◆ **Records to process**:

^^^^

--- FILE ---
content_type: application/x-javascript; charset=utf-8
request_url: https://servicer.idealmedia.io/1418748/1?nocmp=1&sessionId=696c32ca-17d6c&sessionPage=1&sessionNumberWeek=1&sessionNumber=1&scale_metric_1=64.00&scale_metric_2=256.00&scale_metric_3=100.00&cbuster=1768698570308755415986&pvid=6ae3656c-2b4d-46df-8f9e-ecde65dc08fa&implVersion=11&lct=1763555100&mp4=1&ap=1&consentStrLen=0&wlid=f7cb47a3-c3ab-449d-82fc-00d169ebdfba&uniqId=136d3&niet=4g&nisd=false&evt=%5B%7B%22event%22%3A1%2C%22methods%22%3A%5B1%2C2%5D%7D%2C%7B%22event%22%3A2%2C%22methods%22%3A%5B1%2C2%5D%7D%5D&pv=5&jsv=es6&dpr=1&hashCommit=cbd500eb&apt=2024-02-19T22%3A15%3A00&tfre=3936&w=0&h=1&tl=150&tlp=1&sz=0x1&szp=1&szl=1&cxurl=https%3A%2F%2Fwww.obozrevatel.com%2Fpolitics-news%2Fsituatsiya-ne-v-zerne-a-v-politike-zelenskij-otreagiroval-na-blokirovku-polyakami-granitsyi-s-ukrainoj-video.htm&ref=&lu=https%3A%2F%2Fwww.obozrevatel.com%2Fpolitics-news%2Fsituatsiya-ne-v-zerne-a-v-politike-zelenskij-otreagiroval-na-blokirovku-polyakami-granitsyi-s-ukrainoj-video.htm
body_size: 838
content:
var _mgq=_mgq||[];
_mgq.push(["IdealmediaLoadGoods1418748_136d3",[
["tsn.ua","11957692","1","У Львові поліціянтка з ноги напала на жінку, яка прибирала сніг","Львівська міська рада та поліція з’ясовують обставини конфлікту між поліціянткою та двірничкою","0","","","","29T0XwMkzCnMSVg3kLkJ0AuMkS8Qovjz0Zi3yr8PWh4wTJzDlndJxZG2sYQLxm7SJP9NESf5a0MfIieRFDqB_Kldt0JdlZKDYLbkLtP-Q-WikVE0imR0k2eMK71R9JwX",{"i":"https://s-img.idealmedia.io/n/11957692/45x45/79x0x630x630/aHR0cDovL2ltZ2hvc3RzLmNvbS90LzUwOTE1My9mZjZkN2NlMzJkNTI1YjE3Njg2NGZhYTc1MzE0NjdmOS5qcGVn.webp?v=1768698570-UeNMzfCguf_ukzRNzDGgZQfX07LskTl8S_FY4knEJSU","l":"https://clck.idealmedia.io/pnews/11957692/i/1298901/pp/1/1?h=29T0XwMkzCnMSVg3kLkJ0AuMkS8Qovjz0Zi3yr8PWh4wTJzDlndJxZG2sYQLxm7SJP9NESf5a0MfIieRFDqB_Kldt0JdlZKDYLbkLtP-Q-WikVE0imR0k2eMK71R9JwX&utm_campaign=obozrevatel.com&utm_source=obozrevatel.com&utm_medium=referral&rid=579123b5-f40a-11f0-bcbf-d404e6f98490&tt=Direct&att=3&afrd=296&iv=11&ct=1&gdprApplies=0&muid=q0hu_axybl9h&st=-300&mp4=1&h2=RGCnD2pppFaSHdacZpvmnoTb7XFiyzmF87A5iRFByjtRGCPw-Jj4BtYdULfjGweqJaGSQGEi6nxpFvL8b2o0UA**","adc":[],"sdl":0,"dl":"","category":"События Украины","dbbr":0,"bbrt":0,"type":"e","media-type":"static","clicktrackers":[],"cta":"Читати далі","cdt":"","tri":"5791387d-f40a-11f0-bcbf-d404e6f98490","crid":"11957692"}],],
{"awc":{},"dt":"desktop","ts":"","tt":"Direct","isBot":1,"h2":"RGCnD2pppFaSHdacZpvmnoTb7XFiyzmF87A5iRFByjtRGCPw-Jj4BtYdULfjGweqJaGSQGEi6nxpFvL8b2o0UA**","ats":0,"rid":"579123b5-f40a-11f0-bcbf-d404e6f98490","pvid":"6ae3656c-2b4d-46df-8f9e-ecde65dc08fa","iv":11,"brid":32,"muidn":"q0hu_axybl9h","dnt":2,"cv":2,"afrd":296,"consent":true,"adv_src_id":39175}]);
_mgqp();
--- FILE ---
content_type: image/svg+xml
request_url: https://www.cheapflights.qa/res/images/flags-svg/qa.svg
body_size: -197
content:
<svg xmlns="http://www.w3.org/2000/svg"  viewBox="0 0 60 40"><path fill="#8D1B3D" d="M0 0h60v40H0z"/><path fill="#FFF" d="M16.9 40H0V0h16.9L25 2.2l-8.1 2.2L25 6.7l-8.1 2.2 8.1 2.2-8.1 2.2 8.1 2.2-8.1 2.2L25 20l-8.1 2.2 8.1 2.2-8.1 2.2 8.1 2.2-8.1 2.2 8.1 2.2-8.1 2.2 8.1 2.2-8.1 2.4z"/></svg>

^^^^

Output the records in full. Match them exactly.

--- FILE ---
content_type: application/x-javascript; charset=utf-8
request_url: https://servicer.idealmedia.io/1418748/1?nocmp=1&sessionId=696c32ca-17d6c&sessionPage=1&sessionNumberWeek=1&sessionNumber=1&scale_metric_1=64.00&scale_metric_2=256.00&scale_metric_3=100.00&cbuster=1768698570308755415986&pvid=6ae3656c-2b4d-46df-8f9e-ecde65dc08fa&implVersion=11&lct=1763555100&mp4=1&ap=1&consentStrLen=0&wlid=f7cb47a3-c3ab-449d-82fc-00d169ebdfba&uniqId=136d3&niet=4g&nisd=false&evt=%5B%7B%22event%22%3A1%2C%22methods%22%3A%5B1%2C2%5D%7D%2C%7B%22event%22%3A2%2C%22methods%22%3A%5B1%2C2%5D%7D%5D&pv=5&jsv=es6&dpr=1&hashCommit=cbd500eb&apt=2024-02-19T22%3A15%3A00&tfre=3936&w=0&h=1&tl=150&tlp=1&sz=0x1&szp=1&szl=1&cxurl=https%3A%2F%2Fwww.obozrevatel.com%2Fpolitics-news%2Fsituatsiya-ne-v-zerne-a-v-politike-zelenskij-otreagiroval-na-blokirovku-polyakami-granitsyi-s-ukrainoj-video.htm&ref=&lu=https%3A%2F%2Fwww.obozrevatel.com%2Fpolitics-news%2Fsituatsiya-ne-v-zerne-a-v-politike-zelenskij-otreagiroval-na-blokirovku-polyakami-granitsyi-s-ukrainoj-video.htm
body_size: 838
content:
var _mgq=_mgq||[];
_mgq.push(["IdealmediaLoadGoods1418748_136d3",[
["tsn.ua","11957692","1","У Львові поліціянтка з ноги напала на жінку, яка прибирала сніг","Львівська міська рада та поліція з’ясовують обставини конфлікту між поліціянткою та двірничкою","0","","","","29T0XwMkzCnMSVg3kLkJ0AuMkS8Qovjz0Zi3yr8PWh4wTJzDlndJxZG2sYQLxm7SJP9NESf5a0MfIieRFDqB_Kldt0JdlZKDYLbkLtP-Q-WikVE0imR0k2eMK71R9JwX",{"i":"https://s-img.idealmedia.io/n/11957692/45x45/79x0x630x630/aHR0cDovL2ltZ2hvc3RzLmNvbS90LzUwOTE1My9mZjZkN2NlMzJkNTI1YjE3Njg2NGZhYTc1MzE0NjdmOS5qcGVn.webp?v=1768698570-UeNMzfCguf_ukzRNzDGgZQfX07LskTl8S_FY4knEJSU","l":"https://clck.idealmedia.io/pnews/11957692/i/1298901/pp/1/1?h=29T0XwMkzCnMSVg3kLkJ0AuMkS8Qovjz0Zi3yr8PWh4wTJzDlndJxZG2sYQLxm7SJP9NESf5a0MfIieRFDqB_Kldt0JdlZKDYLbkLtP-Q-WikVE0imR0k2eMK71R9JwX&utm_campaign=obozrevatel.com&utm_source=obozrevatel.com&utm_medium=referral&rid=579123b5-f40a-11f0-bcbf-d404e6f98490&tt=Direct&att=3&afrd=296&iv=11&ct=1&gdprApplies=0&muid=q0hu_axybl9h&st=-300&mp4=1&h2=RGCnD2pppFaSHdacZpvmnoTb7XFiyzmF87A5iRFByjtRGCPw-Jj4BtYdULfjGweqJaGSQGEi6nxpFvL8b2o0UA**","adc":[],"sdl":0,"dl":"","category":"События Украины","dbbr":0,"bbrt":0,"type":"e","media-type":"static","clicktrackers":[],"cta":"Читати далі","cdt":"","tri":"5791387d-f40a-11f0-bcbf-d404e6f98490","crid":"11957692"}],],
{"awc":{},"dt":"desktop","ts":"","tt":"Direct","isBot":1,"h2":"RGCnD2pppFaSHdacZpvmnoTb7XFiyzmF87A5iRFByjtRGCPw-Jj4BtYdULfjGweqJaGSQGEi6nxpFvL8b2o0UA**","ats":0,"rid":"579123b5-f40a-11f0-bcbf-d404e6f98490","pvid":"6ae3656c-2b4d-46df-8f9e-ecde65dc08fa","iv":11,"brid":32,"muidn":"q0hu_axybl9h","dnt":2,"cv":2,"afrd":296,"consent":true,"adv_src_id":39175}]);
_mgqp();
--- FILE ---
content_type: image/svg+xml
request_url: https://www.cheapflights.qa/res/images/flags-svg/qa.svg
body_size: -197
content:
<svg xmlns="http://www.w3.org/2000/svg"  viewBox="0 0 60 40"><path fill="#8D1B3D" d="M0 0h60v40H0z"/><path fill="#FFF" d="M16.9 40H0V0h16.9L25 2.2l-8.1 2.2L25 6.7l-8.1 2.2 8.1 2.2-8.1 2.2 8.1 2.2-8.1 2.2L25 20l-8.1 2.2 8.1 2.2-8.1 2.2 8.1 2.2-8.1 2.2 8.1 2.2-8.1 2.2 8.1 2.2-8.1 2.4z"/></svg>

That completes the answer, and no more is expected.